Every family has experienced this at one time or another – lots of passion and spice in your relationship until the children come along. Somewhere along the way those times you used to spend alone with just each other are replaced with trying to catch up on sleep because of a baby, children crawling into bed with you in the middle of the night, overly busy schedules, etc.
It’s important that while you’re doing your best to raise your family you don’t lose sight of what brought you together as a couple. Here are some great ways to help keep the love alive even if you have small children in the home:
- Flirting isn’t just for dating. Send your significant other a love note, a sweet text message or just an email that says you can’t wait for the two of you to be alone.
- Compliment each other.
- Let the small chores go in favor of spending an extra few minutes together.
- Make a lunch date once a month and KEEP it!

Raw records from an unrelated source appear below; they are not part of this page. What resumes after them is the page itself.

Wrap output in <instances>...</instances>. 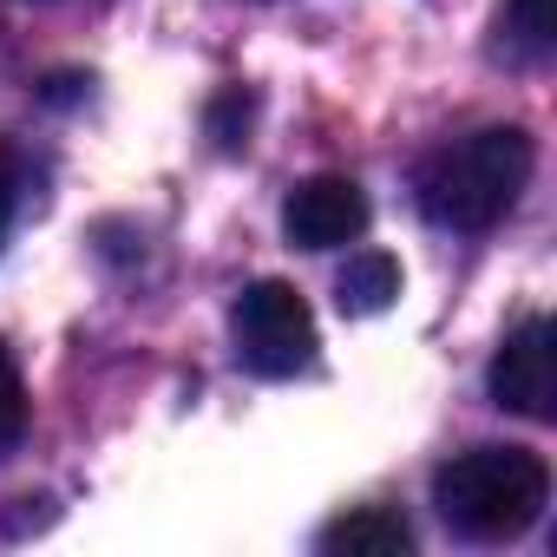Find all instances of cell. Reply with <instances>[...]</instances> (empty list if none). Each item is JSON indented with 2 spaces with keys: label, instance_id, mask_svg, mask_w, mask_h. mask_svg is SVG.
I'll list each match as a JSON object with an SVG mask.
<instances>
[{
  "label": "cell",
  "instance_id": "obj_4",
  "mask_svg": "<svg viewBox=\"0 0 557 557\" xmlns=\"http://www.w3.org/2000/svg\"><path fill=\"white\" fill-rule=\"evenodd\" d=\"M492 400L505 413H524V420H550L557 413V374H550V322L544 315H524L505 348L492 355V374H485Z\"/></svg>",
  "mask_w": 557,
  "mask_h": 557
},
{
  "label": "cell",
  "instance_id": "obj_11",
  "mask_svg": "<svg viewBox=\"0 0 557 557\" xmlns=\"http://www.w3.org/2000/svg\"><path fill=\"white\" fill-rule=\"evenodd\" d=\"M14 190H21V171H14V151L0 145V243H8V223H14Z\"/></svg>",
  "mask_w": 557,
  "mask_h": 557
},
{
  "label": "cell",
  "instance_id": "obj_1",
  "mask_svg": "<svg viewBox=\"0 0 557 557\" xmlns=\"http://www.w3.org/2000/svg\"><path fill=\"white\" fill-rule=\"evenodd\" d=\"M544 498H550V472L524 446H472L433 472V505H440L446 531L466 544L524 537L537 524Z\"/></svg>",
  "mask_w": 557,
  "mask_h": 557
},
{
  "label": "cell",
  "instance_id": "obj_5",
  "mask_svg": "<svg viewBox=\"0 0 557 557\" xmlns=\"http://www.w3.org/2000/svg\"><path fill=\"white\" fill-rule=\"evenodd\" d=\"M368 230V197L355 177H309L283 203V236L296 249H348Z\"/></svg>",
  "mask_w": 557,
  "mask_h": 557
},
{
  "label": "cell",
  "instance_id": "obj_3",
  "mask_svg": "<svg viewBox=\"0 0 557 557\" xmlns=\"http://www.w3.org/2000/svg\"><path fill=\"white\" fill-rule=\"evenodd\" d=\"M236 361L262 381H289L315 361V315L289 283H249L230 309Z\"/></svg>",
  "mask_w": 557,
  "mask_h": 557
},
{
  "label": "cell",
  "instance_id": "obj_2",
  "mask_svg": "<svg viewBox=\"0 0 557 557\" xmlns=\"http://www.w3.org/2000/svg\"><path fill=\"white\" fill-rule=\"evenodd\" d=\"M524 177H531V138L518 125H485V132L440 145L420 164L413 197H420L426 223H440V230H492L518 203Z\"/></svg>",
  "mask_w": 557,
  "mask_h": 557
},
{
  "label": "cell",
  "instance_id": "obj_8",
  "mask_svg": "<svg viewBox=\"0 0 557 557\" xmlns=\"http://www.w3.org/2000/svg\"><path fill=\"white\" fill-rule=\"evenodd\" d=\"M27 433V387H21V368L8 355V342H0V453H14Z\"/></svg>",
  "mask_w": 557,
  "mask_h": 557
},
{
  "label": "cell",
  "instance_id": "obj_10",
  "mask_svg": "<svg viewBox=\"0 0 557 557\" xmlns=\"http://www.w3.org/2000/svg\"><path fill=\"white\" fill-rule=\"evenodd\" d=\"M243 132H249V92L230 86V92L210 106V138H216V151H243V145H249Z\"/></svg>",
  "mask_w": 557,
  "mask_h": 557
},
{
  "label": "cell",
  "instance_id": "obj_6",
  "mask_svg": "<svg viewBox=\"0 0 557 557\" xmlns=\"http://www.w3.org/2000/svg\"><path fill=\"white\" fill-rule=\"evenodd\" d=\"M322 550L329 557H400V550H413V531L394 518V511H381V505H368V511H348V518H335L329 531H322Z\"/></svg>",
  "mask_w": 557,
  "mask_h": 557
},
{
  "label": "cell",
  "instance_id": "obj_9",
  "mask_svg": "<svg viewBox=\"0 0 557 557\" xmlns=\"http://www.w3.org/2000/svg\"><path fill=\"white\" fill-rule=\"evenodd\" d=\"M505 27H511V40L524 47V60H544L550 53V0H511L505 8Z\"/></svg>",
  "mask_w": 557,
  "mask_h": 557
},
{
  "label": "cell",
  "instance_id": "obj_7",
  "mask_svg": "<svg viewBox=\"0 0 557 557\" xmlns=\"http://www.w3.org/2000/svg\"><path fill=\"white\" fill-rule=\"evenodd\" d=\"M394 296H400V262H394L387 249H361V256H348L342 283H335L342 315H381V309H394Z\"/></svg>",
  "mask_w": 557,
  "mask_h": 557
}]
</instances>
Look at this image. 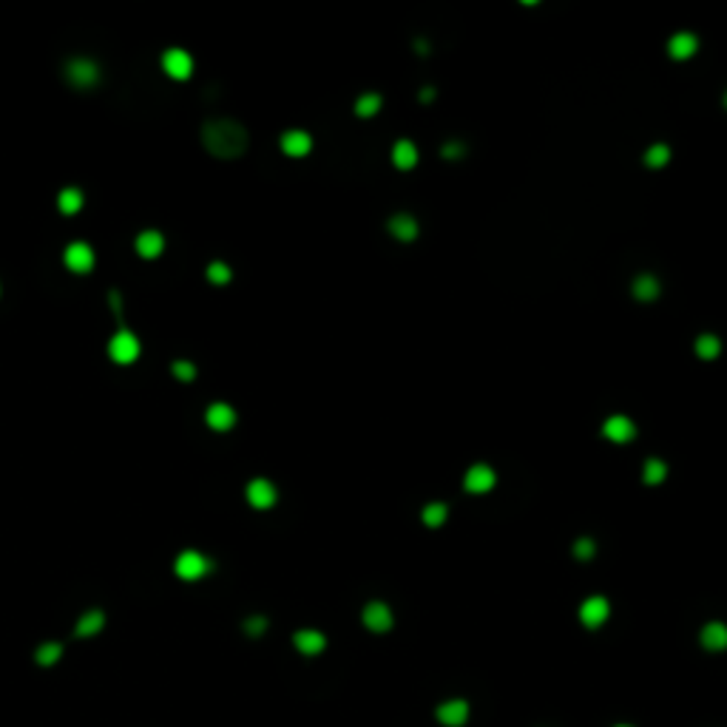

- Can’t go out on a date? Make a date at home. After the kiddos go to bed, cook dinner together, light some candles and spend the evening catching up.
- Go to bed at the same time. This may sound silly and simple but you’d be surprised at how effective this is. It’s difficult to keep romance alive when one spouse comes to bed after the other is already asleep.
- Never miss a chance to hug or kiss your spouse “just because.”
- Don’t forget the little things. Thank each other for the work that each of you do. Appreciate each other’s contributions.
Keep in mind that your children will eventually grow and leave home to lead lives of their own. It’s important that you keep “investing” in your personal relationship with each other so that when you are alone again, you still enjoy each other as much as you did before the children came along.